Le 26 juillet 2024, Mme [U] [M] a fait pratiquer une saisie-attribution à l’encontre de l’association Les Lumières, entre les mains de la Société Générale pour la somme de 33 924,19 euros, sur le fondement du jugement du conseil de prud’hommes du 30 mai 2024. La saisie, fructueuse à hauteur de 8 933,94 euros lui a été dénoncée le 31 juillet 2024. Par acte d’huissier du 30 août 2024, l’association Les Lumières a fait assigner Mme [U] [M] aux fins de contestation et mainlevée de la saisie, et subsidiairement aux fins de délais de paiement.
Par jugement du 12 novembre 2024, le juge de l’exécution du tribunal judiciaire de Paris a retenu que Mme [U] [M] ne pouvait réclamer que les sommes visées par l’article R1454-14 2° du même code, soit le versement de salaires et provisions sur salaire et le versement d’indemnité compensatrice de préavis, dans la limite de 9 mois de salaire fixé à 2 650 euros, soit :
' 3 312,50 euros à titre d’indemnité de licenciement,
' 5 300 euros à titre d’indemnité compensatrice de préavis,
' 3 180 euros à titre d’indemnité compensatrice de congés payés.
Il a donc jugé que la saisie serait juste cantonnée, la demande de cantonnement étant nécessairement comprise dans la demande de mainlevée.
Le jugement prud’homal est exécutoire de droit à hauteur des sommes précitées pour un total de 11 792,50 euros.
L’assiette de la saisie a été ramenée à 8 933.94 euros et dès lors il subsiste un solde non réglé de 2 858,56 euros en principal.
L’association Les Lumières ne justifie d’aucune conséquence manifestement excessive ni de l’impossibilité de payer ce montant assorti de l’exécution provisoire de droit.
Il y a donc lieu d’ordonner la radiation du rôle de l’affaire.
L’association Les Lumières sera condamnée au paiement de la somme de 300 euros en application des dispositions de l’article 700 du code de procédure civile.
PAR CES MOTIFS
Christine Da Luz, présidente de chambre, statuant en matière de mise en état, par décision insusceptible de déféré ;
Vu les dispositions de l’article 524 du code de procédure civile :
' ORDONNE la radiation de la présente affaire du rôle de la cour d’appel.
' CONDAMNE l’association Les Lumières à verser à Mme [U] [M] la somme de 300 euros en application des dispositions de l’article 700 du code de procédure civile ;
' CONDAMNE l’association Les Lumières aux dépens.
' DIT que le conseiller de la mise en état autorise, sauf s’il constate la péremption, la réinscription de l’affaire au rôle de la cour sur justification de l’exécution de la décision attaquée.
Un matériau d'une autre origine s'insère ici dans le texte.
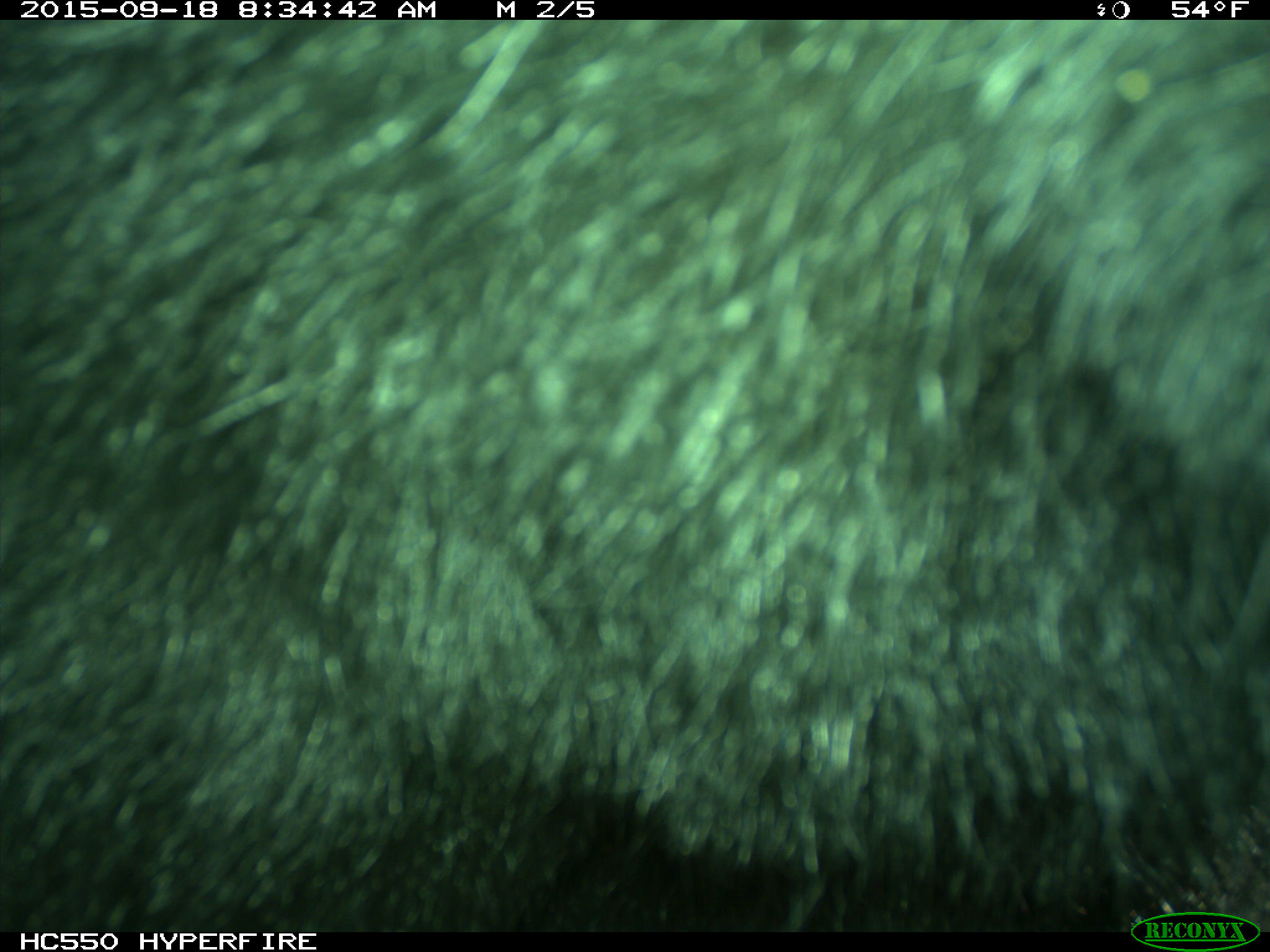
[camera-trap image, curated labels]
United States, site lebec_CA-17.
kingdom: Animalia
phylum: Chordata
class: Mammalia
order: Carnivora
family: Ursidae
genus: Ursus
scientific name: Ursus americanus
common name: american black bear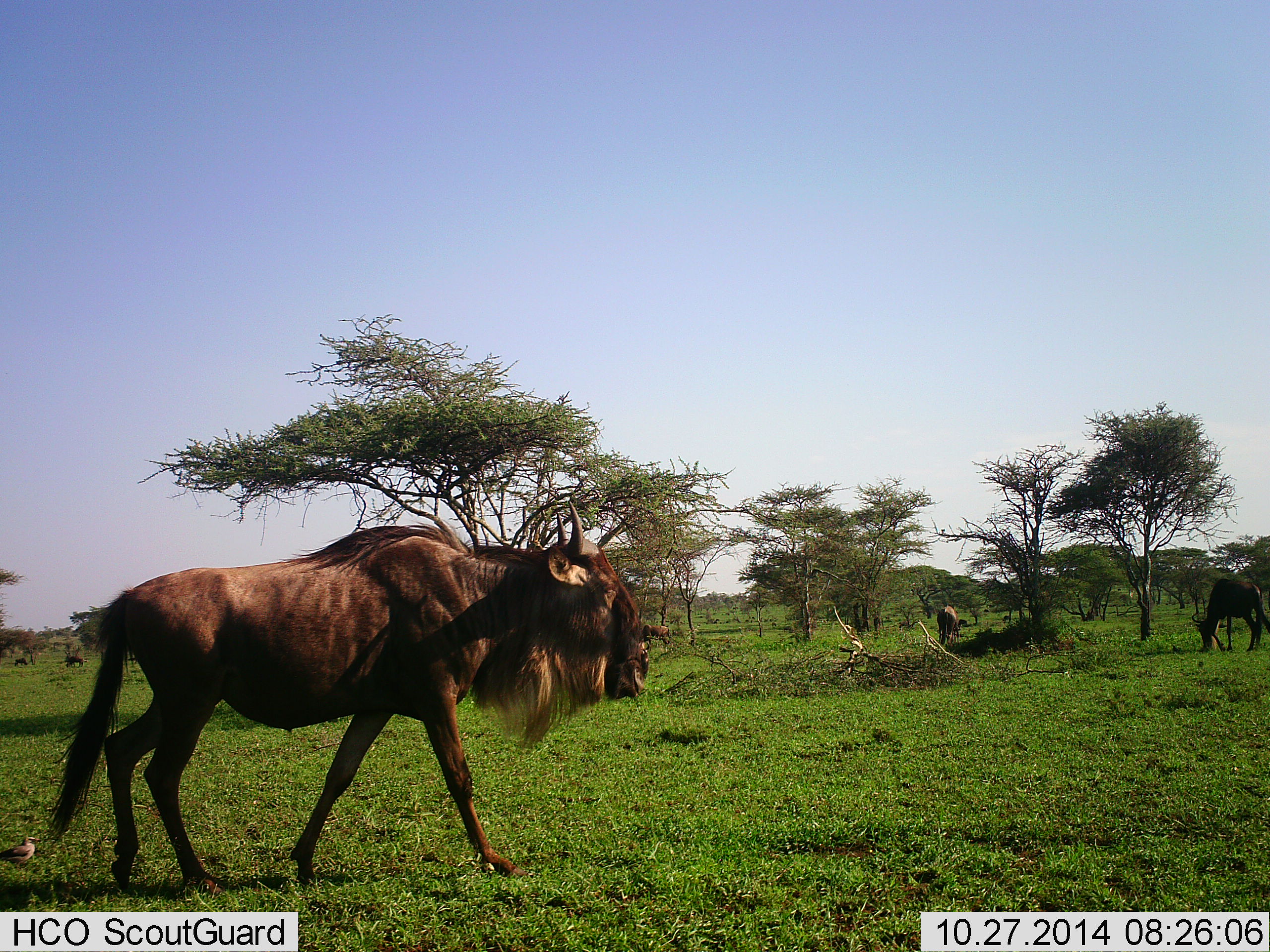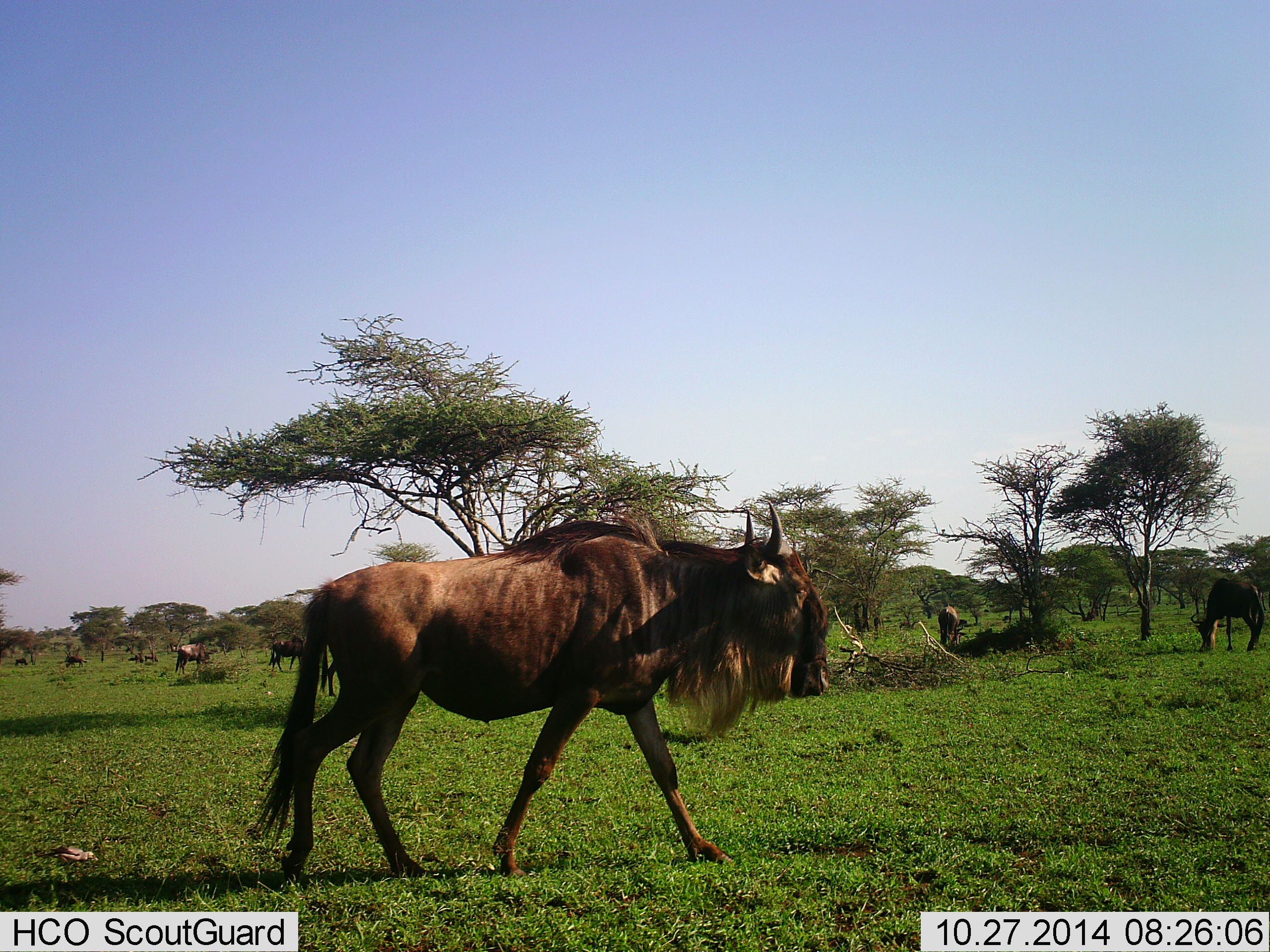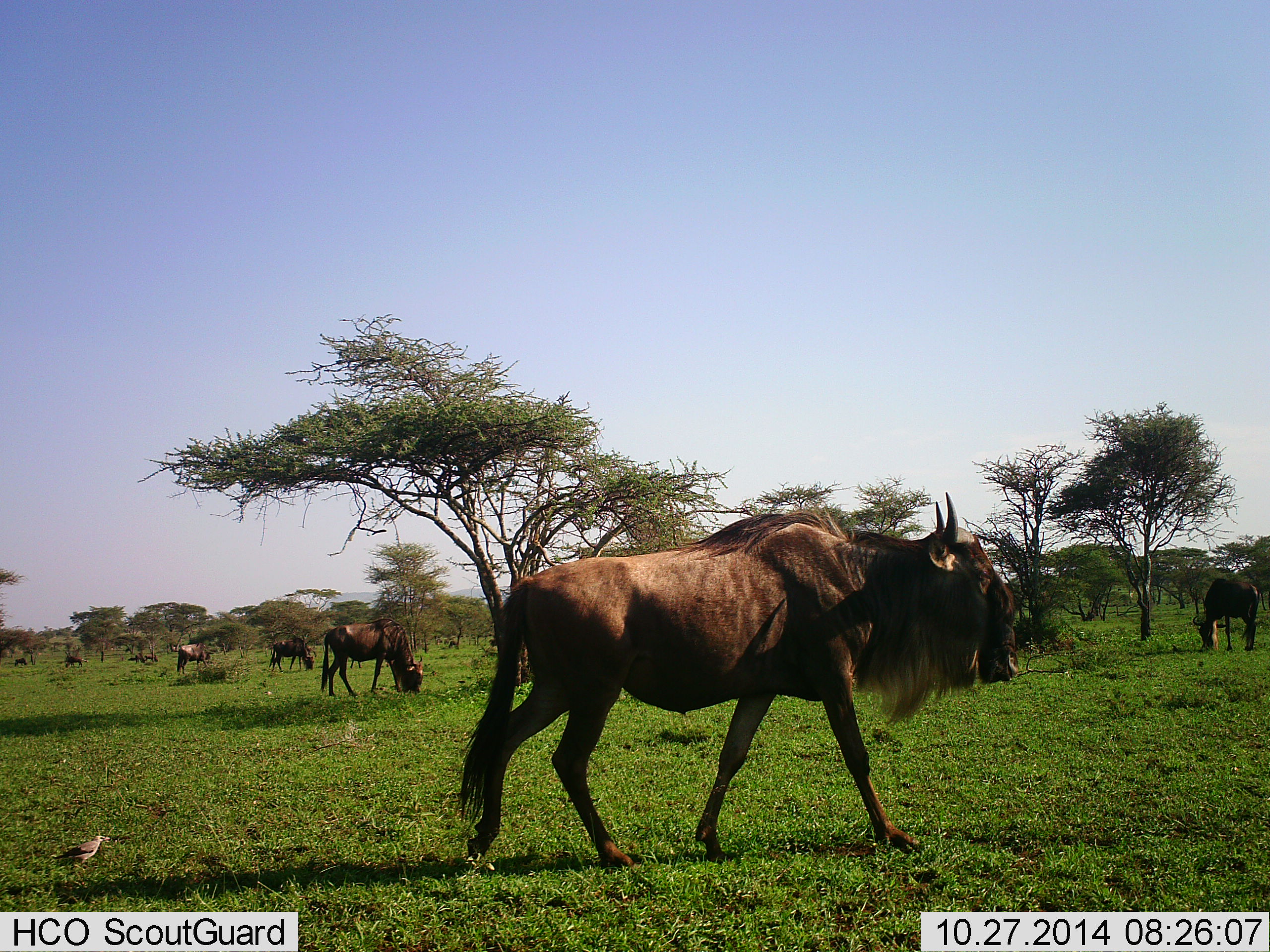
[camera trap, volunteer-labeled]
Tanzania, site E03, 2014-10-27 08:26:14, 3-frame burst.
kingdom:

' DIT que la présente ordonnance est notifiée ce jour à la diligence du greffe par RPVA aux avocats et par lettre simple envoyée aux avocats et aux parties à l’adresse telle que déclarée à la procédure par celles-ci.
Ordonnance rendue publiquement par Christine Da Luz, magistrate en charge de la mise en état assistée de Christopher Gastal, greffier présent lors du prononcé de l’ordonnance au greffe de la cour, les parties en ayant été préalablement avisées dans les conditions prévues au deuxième alinéa de l’article 450 du code de procédure civile.